Unrelenting bad weather last winter exposed the infrastructural weakness of the T’s system, most notably commuter rail. But a further look into the T’s operation revealed problems at a more basic managerial level, most notably lax collection of fares. Secretary of Transportation Stephanie Pollack noted that and the contract with its operator, Keolis, does not incentivize employees to collect fares. However, Keolis can be fined $500 for each time an MBTA inspector discovers a conductor hasn’t done so. The catch, of course, is that the lapse has to be detected. So, uncollected commuter rail fares are like the proverbial tree that falls in the forest with no one present to hear it.
Riders sounded off on this topic in online comments, pointing out the difference between fare evasion and a failure to collect fares. Many reacted as if they’d been unjustly accused, in an addition of insult to injury after the trials of this past winter.

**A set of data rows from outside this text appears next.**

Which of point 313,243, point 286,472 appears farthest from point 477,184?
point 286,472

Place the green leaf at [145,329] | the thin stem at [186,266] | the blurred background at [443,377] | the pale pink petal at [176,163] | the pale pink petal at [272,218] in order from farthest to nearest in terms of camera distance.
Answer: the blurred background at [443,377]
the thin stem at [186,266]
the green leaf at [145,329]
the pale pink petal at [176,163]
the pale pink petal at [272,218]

Then, there’s absenteeism. The improbable number of 57 days of absence per worker per year, cited in the governor’s panel report, caught everyone’s attention. Commuter rail riders have become used to – if not inured to – PA announcements that trains are short a conductor, and therefore debarking passengers must exit through doors at either the front or the rear of the train. For months, a tape-recorded PA message asking passengers to exit only at doors where there was a crew member present, played at each stop. The message quickly became aural wallpaper for riders.
A shortage of conductors adds extra time to stops as passengers walk the length of the train to exit, and it also creates extra work for the conductors who are on board.
Ridership counts are also hazy, and the T is pushing for more reliable data. Last week a 30-day project to measure ridership using a motion sensor on a particular platform was launched.
While one platform out of more than a dozen does not a good data-set make, implementing it station-wide was likely cost-prohibitive, but the T had to start somewhere. Ideally, the data might be more efficiently applied to constructing train sets that are demand-appropriate, e.g. more double-deckers than flat cars on rush-hour trains; fewer double-deckers during the midday lull.
The panel discussion last week also revealed dissension on the feasibility of giving state government an expanded role of control over the T by appointing a fiscal oversight panel.
Such a measure would very likely become the third rail for unions. The larger the role Gov. Baker seeks to take to address the T’s problems, the more criticism he will encounter. During the weather crisis, he was able to take command by assessing and defining the service shortfalls. But fixing the longstanding problems that the weather only served to expose, will involve concessions on critical turf issues by entrenched interests. If the hallmark of a good compromise is that no party is completely happy with the outcome, we’re already seeing a dress rehearsal for discontent.